El Sábado en la Creación
El sábado no comenzó con Moisés o con Israel — comenzó en la creación. Esto significa que el sábado es una institución universal, creada para toda la humanidad, no solamente para los judíos.
Dios no descansó porque estuviera cansado: ¡Es omnipotente! El descanso divino fue un acto proposital de cesación de Su obra creativa y de establecer un patrón para la humanidad.
“El sábado fue dado a toda la humanidad para conmemorar la obra de la creación. Al santificar el séptimo día, Dios lo separó como memorial de Su obra creadora.” — Elena G. de White, El Deseo de Todas las Naciones, p. 283
Las Tres Acciones de Dios
Dios hizo tres cosas específicas:
- Descansó: Cesó Su obra creativa
- Bendijo: Declaró este día especial
- Santificó: Lo separó para un propósito sagrado
“Santificar” significa “separar para uso sagrado”. Dios separó el séptimo día de los otros seis, dándole un propósito especial — comunión con Él.
El Sábado Antes del Sinaí
El incidente del maná (Éxodo 16) ocurrió ANTES de la entrega de los Diez Mandamientos (Éxodo 20). Dios ya esperaba que Israel guardase el sábado — el mandamiento formal vino después.

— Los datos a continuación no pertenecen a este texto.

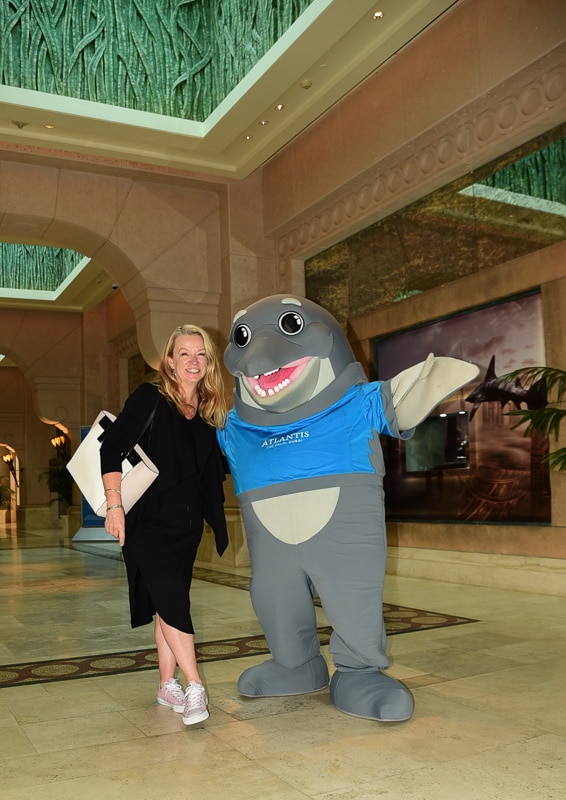 Editorial Policy 1 woman with person in dolphin costume at Palm Jumeirah Atlantis D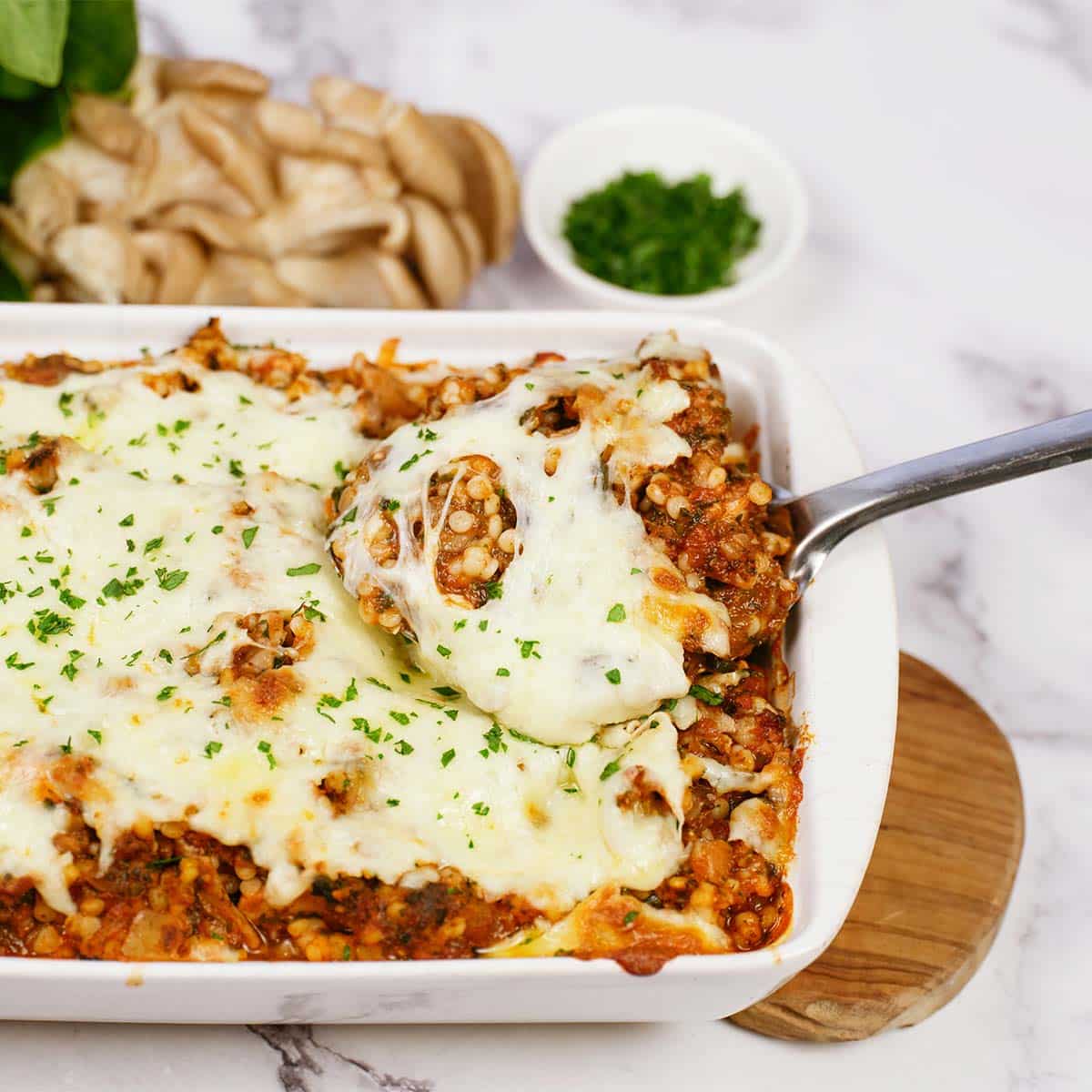 spoon lifting a serving of Pizza Casserole with Couscous from a casserole dish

Durante 40 años, Dios hizo un milagro semanal: maná en doble cantidad el viernes (que no se echaba a perder) y ningún maná en el sábado. Esto enseñaba a Israel sobre la santidad del día.
El Sábado es Universal
Jesús dijo: “El sábado fue hecho por causa del hombre”, no “por causa del judío”. El sábado fue creado en la semana de la creación cuando solo había Adán y Eva — ningún judío existía. Es un presente para toda la humanidad.
Abraham, el ancestro de los judíos, vivió cerca de 2.000 años después de la creación. ¡El sábado existía milenios antes de que existiera cualquier pueblo judío!
“El sábado no fue dado solamente para Israel, sino para el mundo. Había sido instituido en el Edén, y, como los demás preceptos del Decálogo, es de obligación permanente.” — Elena G. de White, El Deseo de Todas las Naciones, p. 283
¿Y Ahora?
El origen del sábado tiene implicaciones importantes:
- No es una invención judía: Fue creado para toda la humanidad
- Antecede al pecado: No es una restricción, sino una bendición original
- Es memorial de la creación: Nos recuerda que Dios es nuestro Creador
- Forma parte del orden creado: Como el matrimonio (también del Edén)
Si Dios creó el sábado al principio para bendecir a la humanidad, ¿por qué lo abandonaríamos?
Reconozco que el sábado fue instituido por Dios en la creación, antes de la existencia de judíos o de cualquier ley escrita. Es un presente divino para toda la humanidad, y deseo comprender mejor su propósito y relevancia para mi vida.